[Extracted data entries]

Start of Block

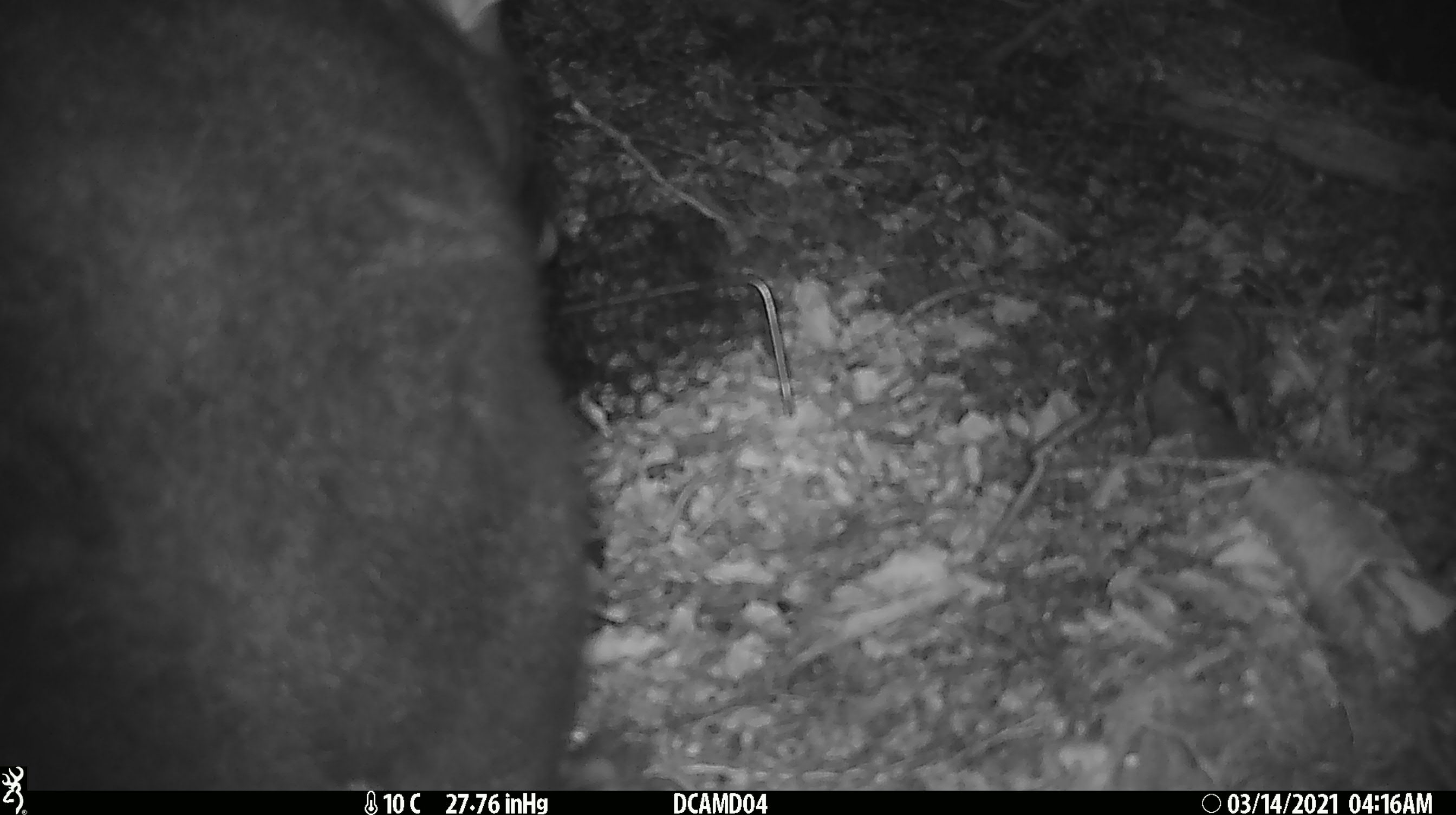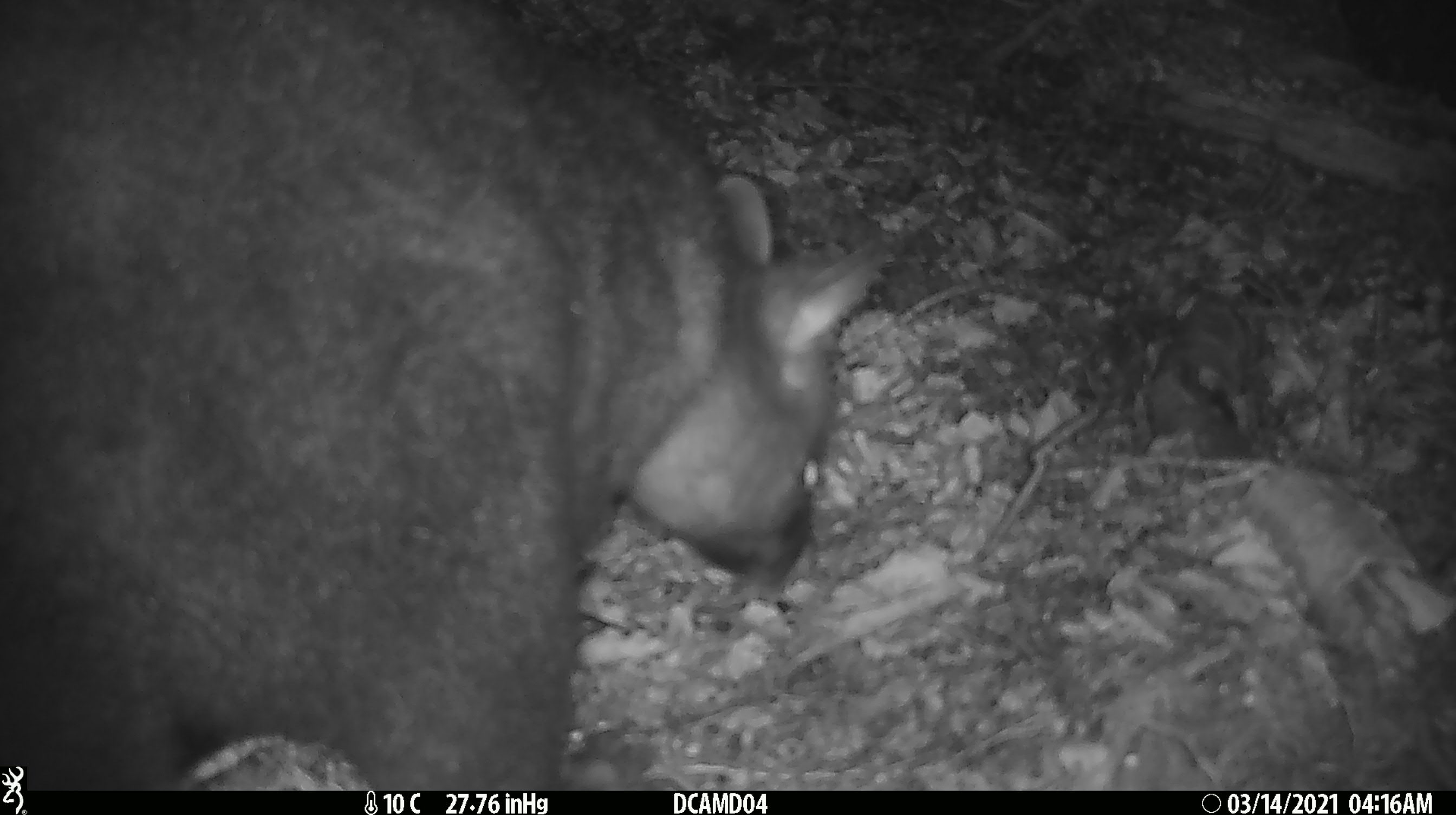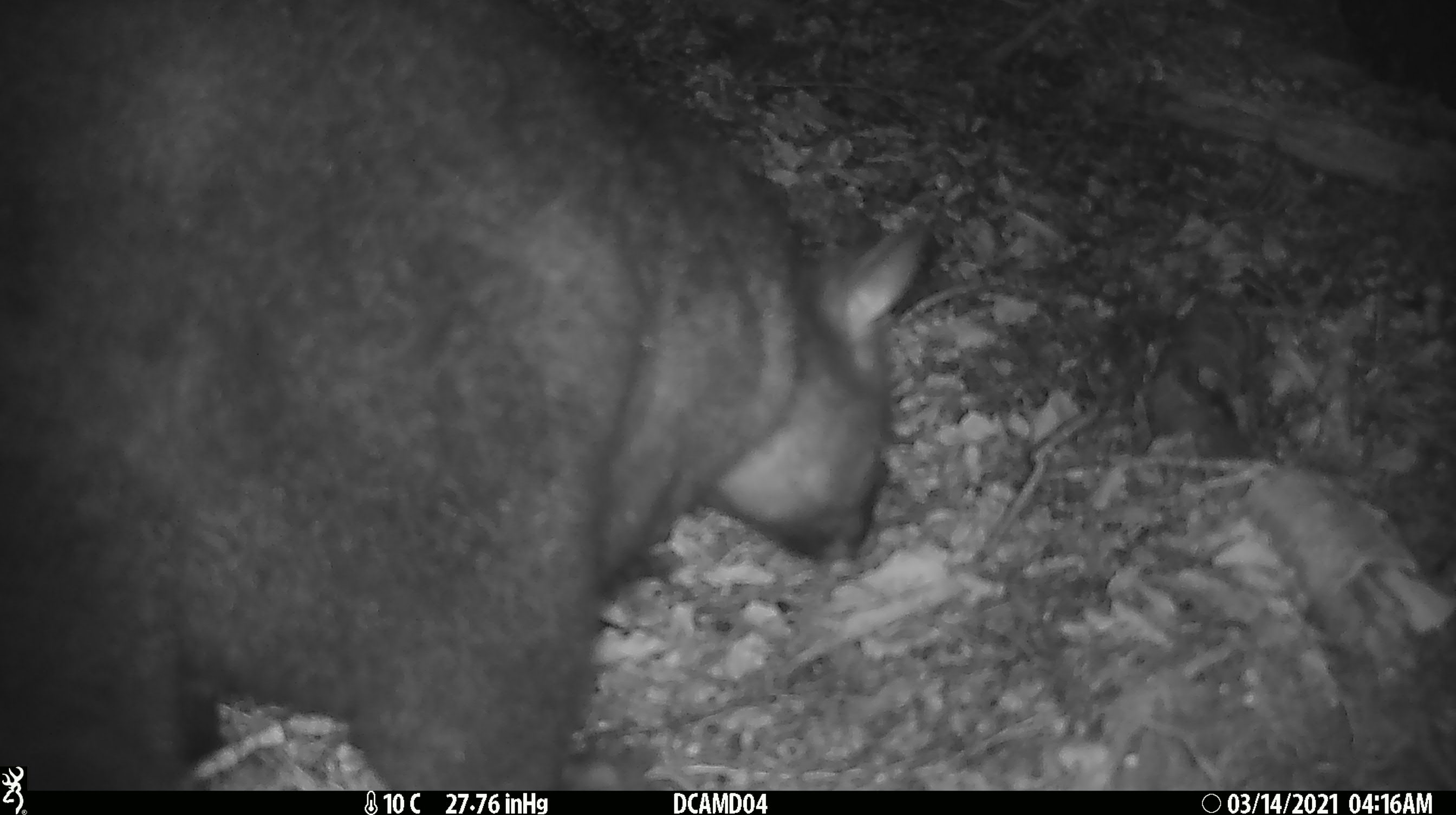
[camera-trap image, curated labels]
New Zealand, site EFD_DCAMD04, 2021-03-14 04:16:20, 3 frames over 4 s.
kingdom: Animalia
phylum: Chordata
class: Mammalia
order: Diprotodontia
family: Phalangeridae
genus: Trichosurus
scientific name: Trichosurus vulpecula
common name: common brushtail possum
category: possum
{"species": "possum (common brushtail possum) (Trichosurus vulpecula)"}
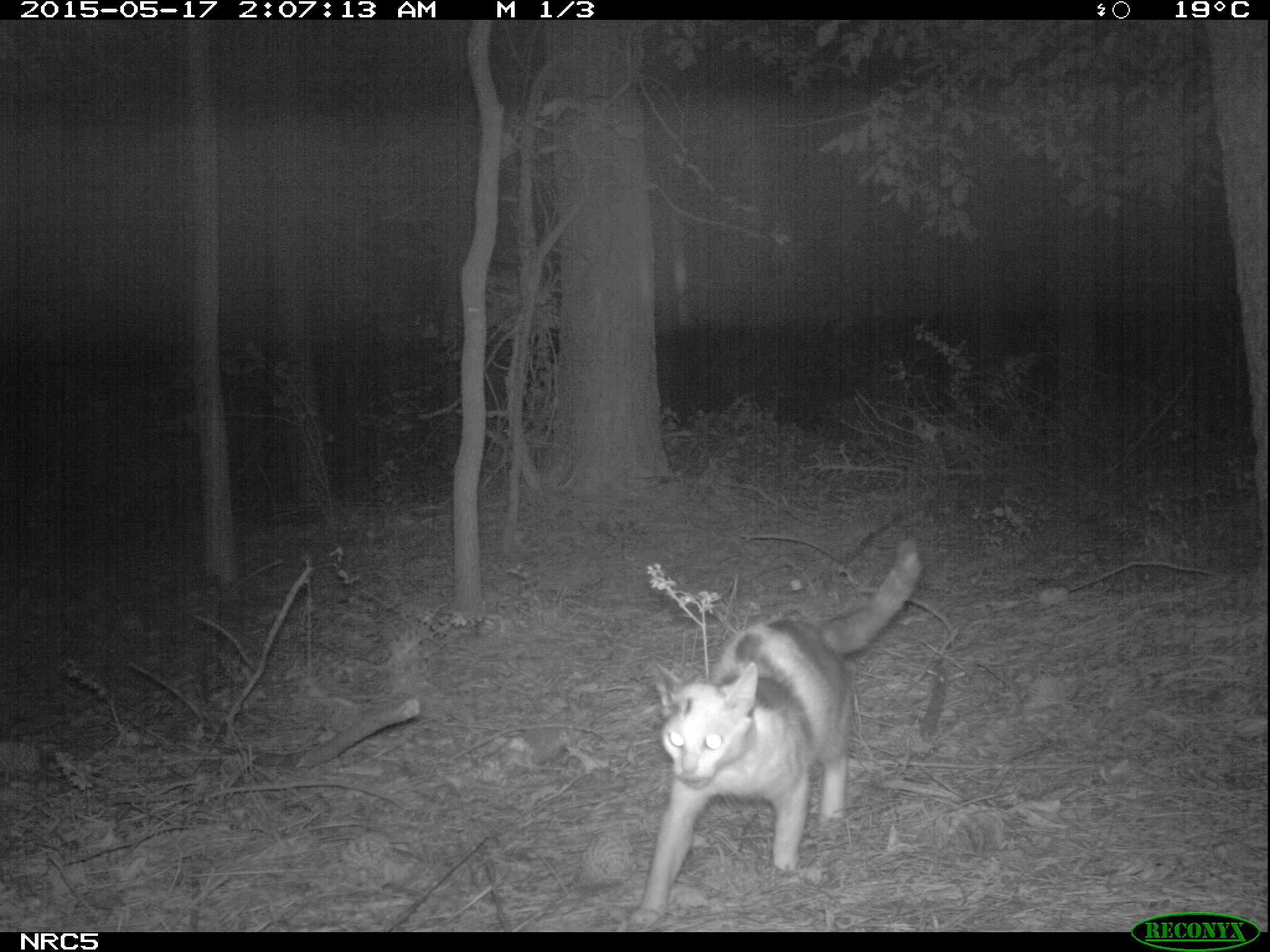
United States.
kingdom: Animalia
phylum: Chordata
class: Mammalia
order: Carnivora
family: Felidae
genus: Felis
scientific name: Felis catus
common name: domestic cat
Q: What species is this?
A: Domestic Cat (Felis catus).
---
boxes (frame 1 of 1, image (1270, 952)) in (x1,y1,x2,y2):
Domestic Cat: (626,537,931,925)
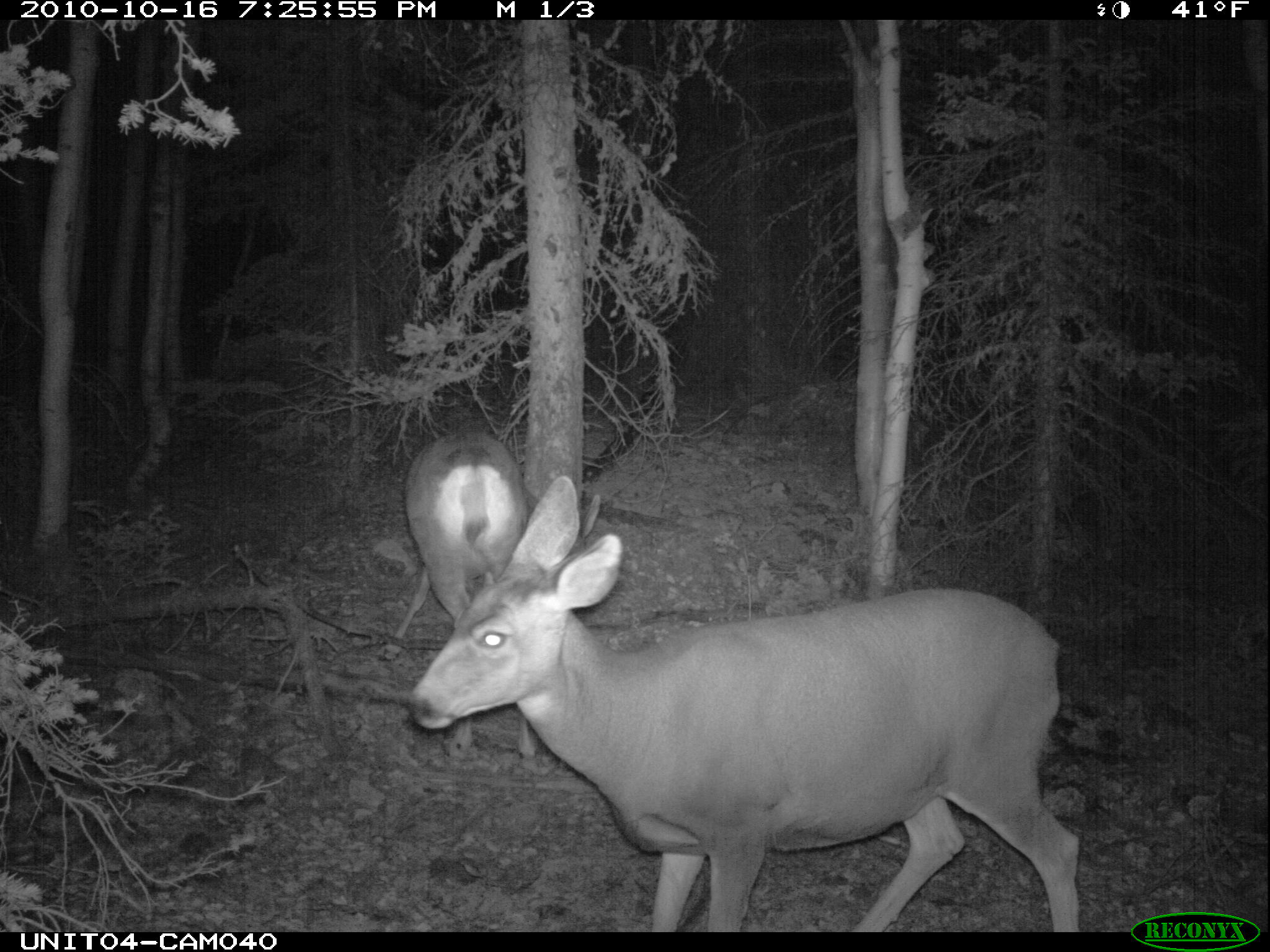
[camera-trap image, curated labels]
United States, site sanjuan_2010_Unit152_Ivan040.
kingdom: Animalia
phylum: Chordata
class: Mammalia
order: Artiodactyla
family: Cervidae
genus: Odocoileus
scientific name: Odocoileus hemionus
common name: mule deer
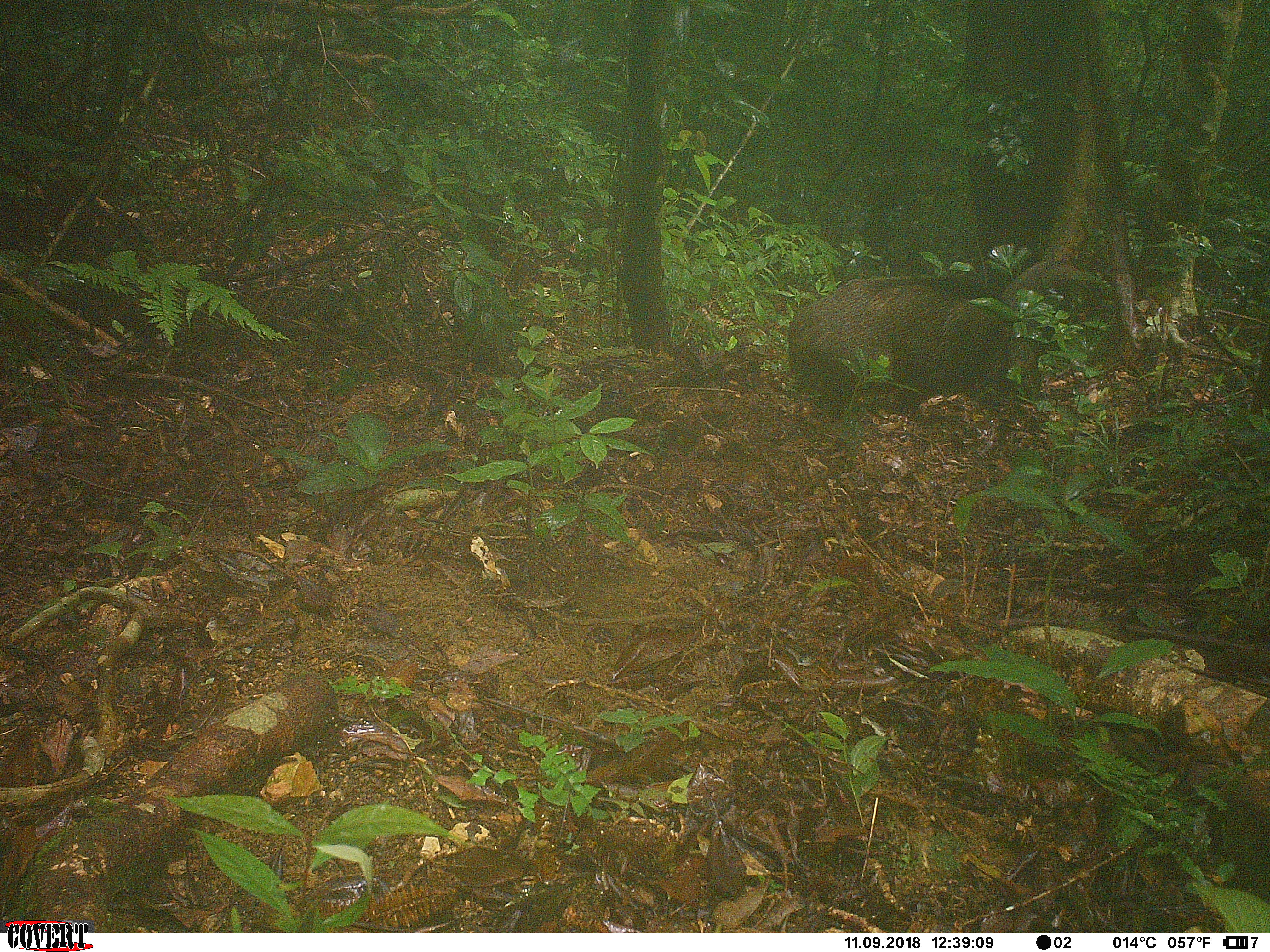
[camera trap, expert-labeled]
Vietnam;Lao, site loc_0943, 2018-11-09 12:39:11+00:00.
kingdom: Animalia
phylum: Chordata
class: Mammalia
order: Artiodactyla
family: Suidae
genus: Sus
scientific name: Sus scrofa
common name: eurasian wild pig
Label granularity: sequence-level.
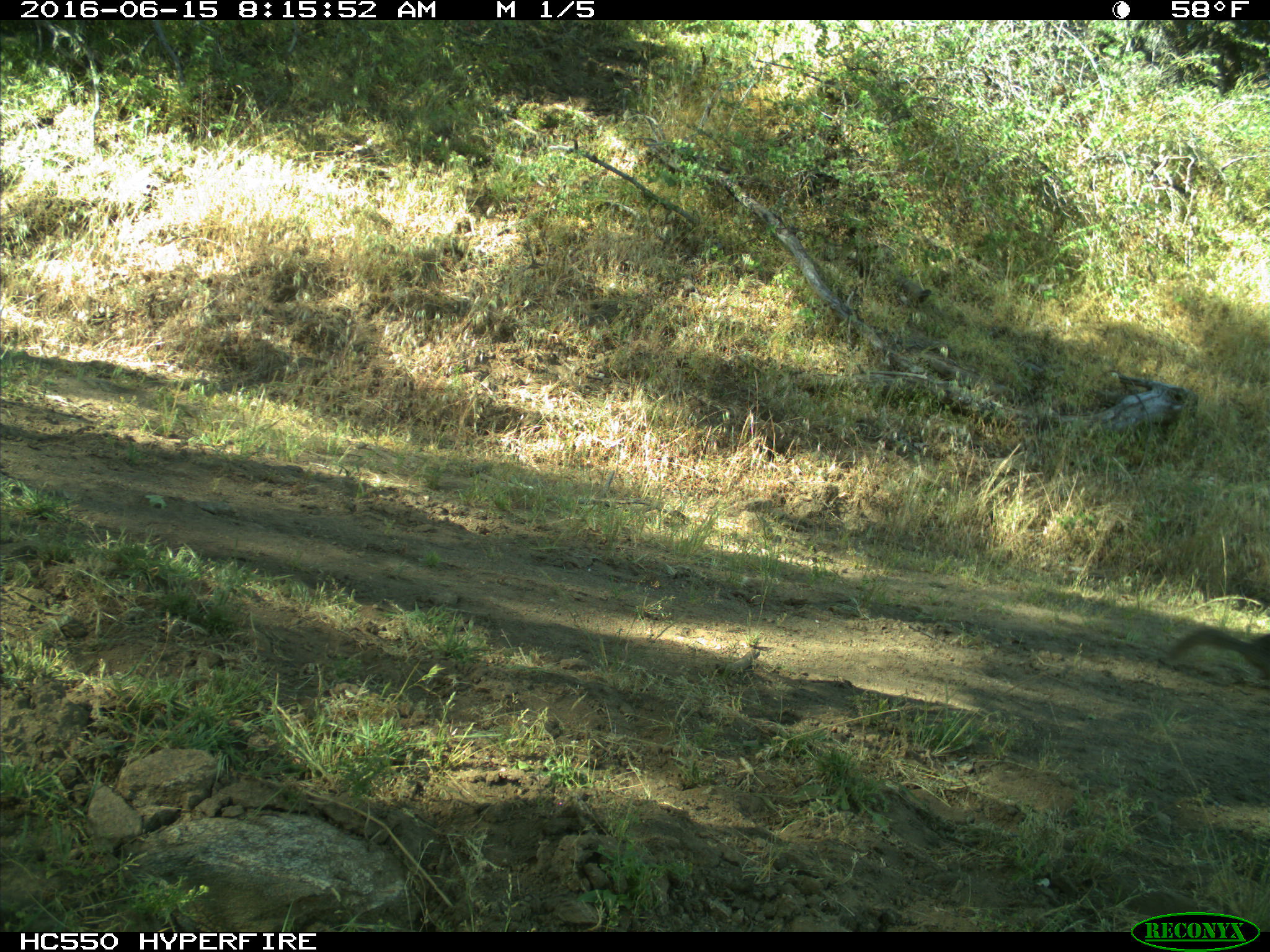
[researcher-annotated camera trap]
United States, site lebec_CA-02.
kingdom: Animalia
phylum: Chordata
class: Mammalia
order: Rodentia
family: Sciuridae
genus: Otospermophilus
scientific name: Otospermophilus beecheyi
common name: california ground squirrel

End of Block

Work to complete:
This task calls for the records to be copied exactly, without pictures.

Solution to this task:
[camera-trap image, curated labels]
New Zealand, site EFD_DCAMD04, 2021-03-14 04:16:20, 3 frames over 4 s.
kingdom: Animalia
phylum: Chordata
class: Mammalia
order: Diprotodontia
family: Phalangeridae
genus: Trichosurus
scientific name: Trichosurus vulpecula
common name: common brushtail possum
category: possum
{"species": "possum (common brushtail possum) (Trichosurus vulpecula)"}
United States.
kingdom: Animalia
phylum: Chordata
class: Mammalia
order: Carnivora
family: Felidae
genus: Felis
scientific name: Felis catus
common name: domestic cat
Q: What species is this?
A: Domestic Cat (Felis catus).
---
boxes (frame 1 of 1, image (1270, 952)) in (x1,y1,x2,y2):
Domestic Cat: (626,537,931,925)
[camera-trap image, curated labels]
United States, site sanjuan_2010_Unit152_Ivan040.
kingdom: Animalia
phylum: Chordata
class: Mammalia
order: Artiodactyla
family: Cervidae
genus: Odocoileus
scientific name: Odocoileus hemionus
common name: mule deer
[camera trap, expert-labeled]
Vietnam;Lao, site loc_0943, 2018-11-09 12:39:11+00:00.
kingdom: Animalia
phylum: Chordata
class: Mammalia
order: Artiodactyla
family: Suidae
genus: Sus
scientific name: Sus scrofa
common name: eurasian wild pig
Label granularity: sequence-level.
[researcher-annotated camera trap]
United States, site lebec_CA-02.
kingdom: Animalia
phylum: Chordata
class: Mammalia
order: Rodentia
family: Sciuridae
genus: Otospermophilus
scientific name: Otospermophilus beecheyi
common name: california ground squirrel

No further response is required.